In the aforementioned primarily animal-related data, the high emission factor of the agricultural production is dominant. As the opposite, in plant-based products, with much lower crop emission factors, post-harvest operations have relatively large contributions and therefore deserve close attention. However, owing to the diverse characteristics of post-harvest chains and the lack of relevant data, we have not yet included them into our calculations.
4.2. Limitations and Future Research
There are also limitations to this study. Firstly, the data used for the hotspot analysis are secondary data. They may have relatively low accuracy compared to the primary data from direct measurement. The used information from FAO Food Balance Sheets is not amazingly accurate, particularly for developing countries where data along the supply chain have limitations. Secondly, the used FLW percentages are based on FAO-defined regions because those are by far the most complete data available to conduct global and super-national studies. However, within these regions, there could be still some variations between different countries. For example, for Industrialized Asia, the same FLW percentages were applied to Japan, South Korea, and China, which should actually be deviated in reality. For example, the fruit and vegetable post-harvest losses for China (widely believed between 20% and 30%) should be much higher than those in Japan and South Korea due to the much poorer cold chain infrastructure in China. The same issue also applies to the region-based GHG emission factors. Thirdly, the FLW percentages are aggregated for some food product groups in Porter, Reay, Higgins and Bomberg [
13]. For example, all the fruits and vegetables share one set of FLW percentages. This could cause some levels of inaccuracy when there are big variations between different fruit and vegetable products (e.g., the on-farm losses for apples could be much lower than that for strawberries).
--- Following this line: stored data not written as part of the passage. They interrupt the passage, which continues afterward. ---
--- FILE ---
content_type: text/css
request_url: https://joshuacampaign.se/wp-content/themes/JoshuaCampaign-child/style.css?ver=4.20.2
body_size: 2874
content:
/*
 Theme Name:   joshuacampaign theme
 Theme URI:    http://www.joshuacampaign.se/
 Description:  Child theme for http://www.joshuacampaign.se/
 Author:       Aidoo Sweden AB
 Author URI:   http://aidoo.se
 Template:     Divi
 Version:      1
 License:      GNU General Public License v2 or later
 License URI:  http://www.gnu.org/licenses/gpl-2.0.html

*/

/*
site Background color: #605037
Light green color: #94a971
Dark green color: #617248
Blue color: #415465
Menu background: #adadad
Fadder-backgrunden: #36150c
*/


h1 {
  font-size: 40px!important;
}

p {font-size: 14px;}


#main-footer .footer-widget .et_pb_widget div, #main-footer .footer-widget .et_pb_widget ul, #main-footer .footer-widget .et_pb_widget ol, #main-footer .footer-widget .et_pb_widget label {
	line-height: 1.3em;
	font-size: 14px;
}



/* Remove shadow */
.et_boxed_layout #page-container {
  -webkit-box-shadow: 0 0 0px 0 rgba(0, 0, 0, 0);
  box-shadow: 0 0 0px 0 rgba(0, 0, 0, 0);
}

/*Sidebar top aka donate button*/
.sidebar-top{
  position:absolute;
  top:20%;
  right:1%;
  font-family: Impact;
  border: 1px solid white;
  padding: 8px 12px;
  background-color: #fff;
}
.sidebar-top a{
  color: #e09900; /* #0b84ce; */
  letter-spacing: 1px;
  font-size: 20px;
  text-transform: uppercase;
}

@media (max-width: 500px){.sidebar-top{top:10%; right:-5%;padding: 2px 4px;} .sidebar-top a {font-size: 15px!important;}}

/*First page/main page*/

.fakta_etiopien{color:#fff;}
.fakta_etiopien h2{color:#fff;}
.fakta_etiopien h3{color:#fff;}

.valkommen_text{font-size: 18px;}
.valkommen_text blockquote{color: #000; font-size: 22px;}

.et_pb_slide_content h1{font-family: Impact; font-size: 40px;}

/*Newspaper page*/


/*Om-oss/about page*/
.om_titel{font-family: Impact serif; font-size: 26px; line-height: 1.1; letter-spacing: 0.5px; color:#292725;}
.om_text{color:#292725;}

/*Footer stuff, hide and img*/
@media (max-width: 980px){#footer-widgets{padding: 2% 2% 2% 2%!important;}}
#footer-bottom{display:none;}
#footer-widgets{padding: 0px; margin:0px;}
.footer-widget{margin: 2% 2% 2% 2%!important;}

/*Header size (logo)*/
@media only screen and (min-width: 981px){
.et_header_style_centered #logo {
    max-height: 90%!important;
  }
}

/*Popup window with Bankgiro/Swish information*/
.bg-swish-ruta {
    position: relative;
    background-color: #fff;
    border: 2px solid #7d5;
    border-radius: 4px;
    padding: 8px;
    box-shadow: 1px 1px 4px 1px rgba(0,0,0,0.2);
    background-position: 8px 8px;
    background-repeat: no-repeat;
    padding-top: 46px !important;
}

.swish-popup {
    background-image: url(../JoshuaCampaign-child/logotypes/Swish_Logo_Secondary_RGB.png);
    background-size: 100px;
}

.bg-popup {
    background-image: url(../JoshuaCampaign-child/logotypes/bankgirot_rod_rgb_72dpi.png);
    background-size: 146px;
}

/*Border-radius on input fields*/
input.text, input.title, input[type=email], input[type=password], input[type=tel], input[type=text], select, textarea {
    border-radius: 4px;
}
Future research should focus on generating more national-level data on FLW percentages and GHG emission factors, preferably through more frequent field surveys within individual countries. This can enable the country-specific analysis of the identification of hotspots. When the primary data are not available, smart use of the secondary data with careful validation is required. It would be desirable to have the FLW percentages and GHG emission factors at the specific product level instead of the aggregated product group level. Moreover, to have the GHG emission factors for the full life cycles of products will make the calculation on FLW-associated GHG emissions more complete. It should, therefore, be a future research direction to go as well.